Wieder einmal herrscht die grosse Leere in einem kleinen Hirn. Ich sitze vor dem Bild eines Vogels, mir fällt dazu nichts ein. Im Gegensatz zu mir scheint das Tier voll unter Dampf zu stehen. Er muß voll bei der Sache gewesen sein, als er abgelichtet wurde.
Es ist ein afrikanischer Graupapagei, und er trägt eine Waffe, wo andere Viecher ein Maul haben. Aber er strahlt Autorität aus und kann deshalb in Frieden leben.

Es ist die gefürchtete Mamagei.

Diese Kampfhenne muss nicht beschrieben werden. Wohl dem, der noch zur rechten Zeit das Weite gesucht hat, bevor er mit einer solchen Vogelin den Bund fürs Leben schliessen musste. Es gilt immer noch,

dass man prüfen soll, bevor man sich ewig bindet,
Ob sich das Herz zum Herzen findet.
Der Wahn ist kurz, die Reu‘ ist lang.

Das walte Friedrich Schiller und sein Lied von der Glocke!

Was ich meine, ist:
Bevor Du ein Risiko eingehst, frage Dein Herz danach, ob’s nicht auch ein senibler, kluger Papagei tut; er ist zuverlässig monogam, und Du kannst ihn Vokabeln lehren, gerne auch in Russisch. Und wenn er Besucher mit „говно“ begrüsst, was sich wie govno anhört und Fäkales benennt, dann wisst nur Ihr beiden, dass ihr den Besuch echt Scheisse findet.

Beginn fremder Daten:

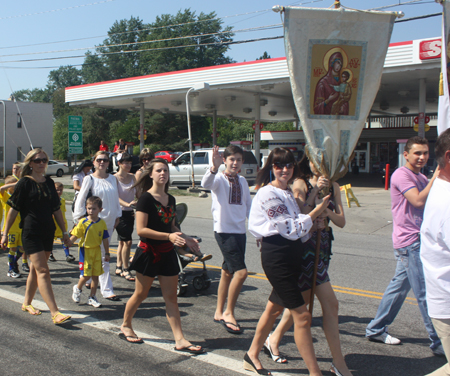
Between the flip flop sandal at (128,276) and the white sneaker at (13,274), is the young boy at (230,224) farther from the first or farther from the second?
the white sneaker at (13,274)

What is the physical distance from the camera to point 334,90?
3631 mm

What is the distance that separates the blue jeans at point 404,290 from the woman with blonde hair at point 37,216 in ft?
10.6

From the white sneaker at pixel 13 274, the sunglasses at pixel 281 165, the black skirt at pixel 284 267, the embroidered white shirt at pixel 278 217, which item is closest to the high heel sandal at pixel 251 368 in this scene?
the black skirt at pixel 284 267

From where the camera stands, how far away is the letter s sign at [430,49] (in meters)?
16.5

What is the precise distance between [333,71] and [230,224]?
198cm

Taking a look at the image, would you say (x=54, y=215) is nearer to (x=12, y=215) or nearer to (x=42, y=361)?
(x=12, y=215)

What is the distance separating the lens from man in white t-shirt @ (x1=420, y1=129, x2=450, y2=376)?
2680 millimetres

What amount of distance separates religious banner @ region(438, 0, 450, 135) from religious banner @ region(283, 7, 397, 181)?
1.46ft

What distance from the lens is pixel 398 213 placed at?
4148 millimetres

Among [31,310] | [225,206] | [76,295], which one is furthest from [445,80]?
[31,310]

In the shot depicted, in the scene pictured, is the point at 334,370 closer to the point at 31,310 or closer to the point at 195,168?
the point at 31,310

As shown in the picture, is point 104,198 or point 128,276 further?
point 128,276

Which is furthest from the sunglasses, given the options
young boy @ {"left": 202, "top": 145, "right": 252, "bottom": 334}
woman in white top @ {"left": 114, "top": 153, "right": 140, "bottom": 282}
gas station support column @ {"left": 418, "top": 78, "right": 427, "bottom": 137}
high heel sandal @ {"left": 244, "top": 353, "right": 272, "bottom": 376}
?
gas station support column @ {"left": 418, "top": 78, "right": 427, "bottom": 137}

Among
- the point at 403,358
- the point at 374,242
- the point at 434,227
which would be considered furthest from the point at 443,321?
the point at 374,242
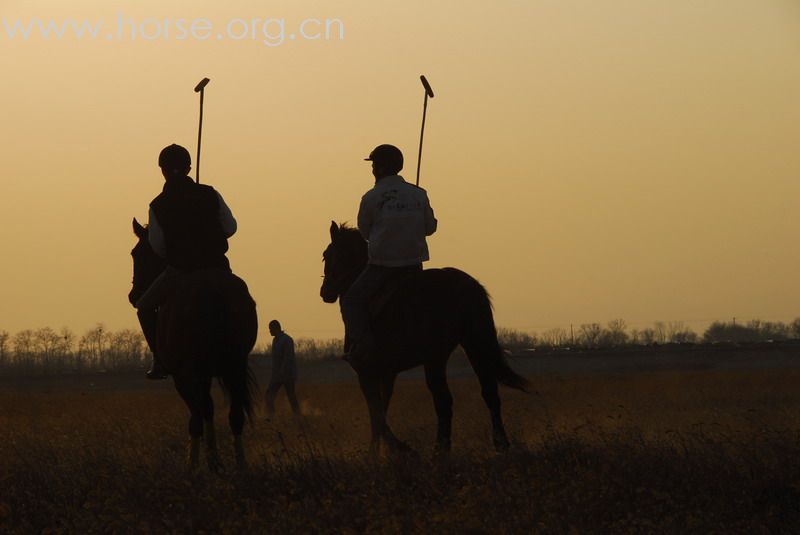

Zugegeben, die Sache mit dem Papagei hat einen Pferdefuss. Wenn dieser Vogel sommers, wenn alle Fenster offen stehen, damit beginnt, in voller Lautstärke und aus Übermut auf Russisch „govno“ zu brüllen, so kann es geschehen, dass sich auf der Strasse vor Deinem Haus die halbe russische Kolonie versammelt und mitbrüllt. Dann kannst Du nur noch Deinem Vogel den Hals mit einer Banane stopfen und mit 6 Flaschen Wodka draussen für Ruhe sorgen. Dann ist passiert, was vielleicht nicht in Deinem Sinne ist. Wenn draussen 30 Russen standen, brüllten und tranken, dann hast Du plötzlich 29 neue Freunde. Und sie alle wollen für Dich Vareniki oder einen Borschtsch kochen.
Und so lernst Du en passant, wie hart das Leben sein kann!